Highlights from the presentation are summarized below:

Irrespective of IL4R status, median overall survival (mOS) in subjects treated at low doses of MDNA55 (n=21) is 11.8 months; this is sustained when high dose subjects with mature survival data are added (n=33 total; mOS 11.9 months). However in the first 12 of 25 patients receiving the high dose, mOS is 16.7 months. This substantially exceeds landmark mOS reported for approved drugs for rGBM (mOS is 8-9 months for Avastin and Lomustine).1-3

Following treatment with MDNA55 at low doses (median 63µg; n=21), mOS of subjects with high IL4 receptor expression (IL4RHigh; n=12), a biomarker for aggressive disease, is 13.7 months compared to 8.1 months in subjects expressing no/low IL4R (IL4RLow; n=8).

When updated to include survival data from subjects treated at higher doses (median 180µg; n=12), MDNA55 continues to show promising survival outcomes in subjects with high IL4R expression: mOS in the IL4RHigh group (n=19) is 15.2 months as compared to 8.5 months in the IL4RLow group (n=11).

In the 33 subjects, irrespective of IL4R expression, subjects showing tumor shrinkage or stabilization from nadir (tumor control rate of 81%; 25 of 31 evaluable subjects) were seen to live longer than those with progressive disease (mOS of 16.1 months versus 8.3 months, respectively). These results are consistent with earlier reports suggesting that occurrence of immunogenic cell death following treatment with MDNA55 is associated with improved clinical prognosis and survival.4

Furthermore, safety data in the 12 additional subjects treated at higher doses of MDNA55 (median total dose 180µg) show a similar safety profile to previous MDNA55 trials with no systemic toxicities or drug related deaths.
Results for the majority of remaining patients participating in the Phase 2b clinical trial MDNA55-05 will be released before the end of 2019 followed by an End of Phase 2 meeting with the US FDA in Q1 2020.

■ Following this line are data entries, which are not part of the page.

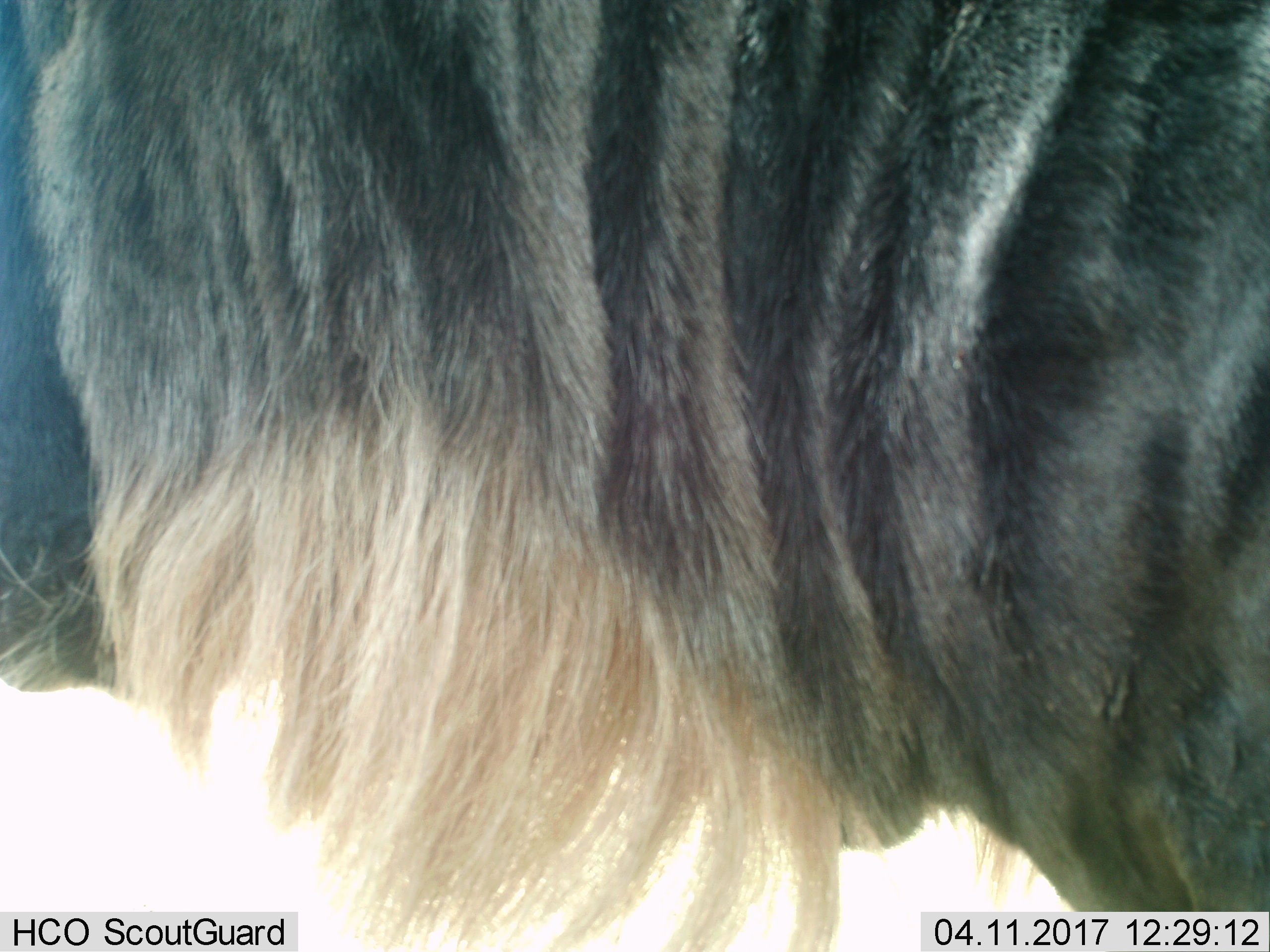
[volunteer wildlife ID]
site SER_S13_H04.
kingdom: Animalia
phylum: Chordata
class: Mammalia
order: Artiodactyla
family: Bovidae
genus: Connochaetes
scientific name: Connochaetes taurinus taurinus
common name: blue wildebeest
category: wildebeestblue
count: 1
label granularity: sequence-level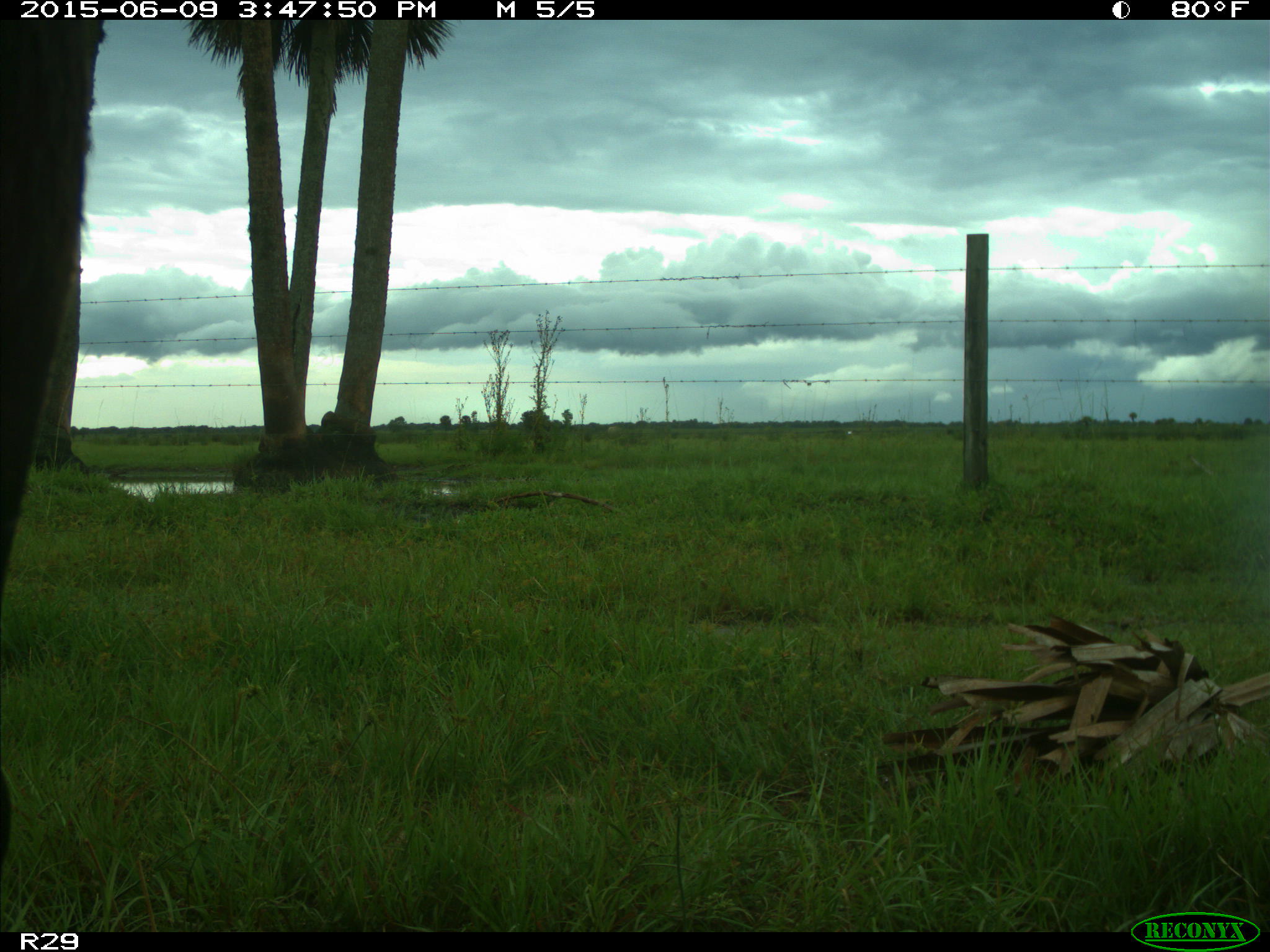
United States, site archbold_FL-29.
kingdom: Animalia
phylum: Chordata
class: Mammalia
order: Artiodactyla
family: Bovidae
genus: Bos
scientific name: Bos taurus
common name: domestic cow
Bos taurus (domestic cow).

About the MDNA55-05 Clinical Trial

MDNA55-05 is a Phase 2b study of the safety and efficacy of MDNA55, an IL4R-directed toxin, in patients with de novo GBM at first or second relapse where the tumor is not amenable to surgical resection. In the study, investigators administer MDNA55 once directly into the brain tumor using a technique known as Convection Enhanced Delivery (CED). CED allows precision delivery of MDNA55 into the tumor and the surrounding healthy brain containing infiltrative tumor cells, while avoiding systemic exposure.

The primary endpoint of the study is median Overall Survival (mOS) comparing a null survival rate of 8.0 months (based on historical control) with an alternative pursue rate of 11.5 months (1-sided alpha = 0.10 and 80% power for 46 ITT subjects). The secondary endpoint is objective response rate (ORR) assessed by the modified Response Assessment in Neuro-Oncology (mRANO)-based criteria incorporating advanced imaging modalities according to a null response rate of 6% with alternative pursue rate of 18% (1-sided alpha = 0.10 and 80% power for at least 35 subjects evaluable for response).